In legislating morality we Republicans are vulnerable to hypocrisy. Tennesseeans reelected Rep. Scott DesJarlais this month. DesJarlais, a doctor who campaigned as pro-life, has admitted to sexual relationships with patients and co-workers, evidence submitted in his divorce trial. Significantly, he twice supported the woman he later married in getting an abortion. How can a political party eschew candidates who do not want government to decide whether a woman should have an abortion but welcome a person who asks his wife or mistress to have one? To be true to principle, House leaders ought to isolate DesJarlais, giving him no committee assignments and prohibiting him from attending their caucus.

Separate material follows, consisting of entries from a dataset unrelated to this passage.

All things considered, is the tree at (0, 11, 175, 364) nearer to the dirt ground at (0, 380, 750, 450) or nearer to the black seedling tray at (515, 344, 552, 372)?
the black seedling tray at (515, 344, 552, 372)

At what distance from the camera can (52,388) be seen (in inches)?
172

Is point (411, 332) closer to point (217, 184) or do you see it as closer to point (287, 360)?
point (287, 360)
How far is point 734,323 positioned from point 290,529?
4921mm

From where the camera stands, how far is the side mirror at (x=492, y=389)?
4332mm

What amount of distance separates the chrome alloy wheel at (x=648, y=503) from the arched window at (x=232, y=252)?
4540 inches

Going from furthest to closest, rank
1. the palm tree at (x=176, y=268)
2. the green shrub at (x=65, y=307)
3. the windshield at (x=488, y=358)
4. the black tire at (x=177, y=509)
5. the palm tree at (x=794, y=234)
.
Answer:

I am not arguing that our party should be pro-choice. I just want our candidates to feel free to leave the closet. Indiana Gov. Mitch Daniels wisely counseled Republican presidential candidates last year: “Declare a truce on social issues” and address the dire economic problems. As for morality, our party should live it, not legislate it.

 

Victoria Toensing is a founding partner of the Washington law firm diGenova & Toensing. She has extensive experience in all three branches of government solving problems for individuals, corporations, trade associations and other organizations. She is an internationally-known expert on white collar crime, terrorism, national security and intelligence matters. In 1997, Toensing was named special counsel by the U.S. House of Representatives to probe the International Brotherhood of Teamsters.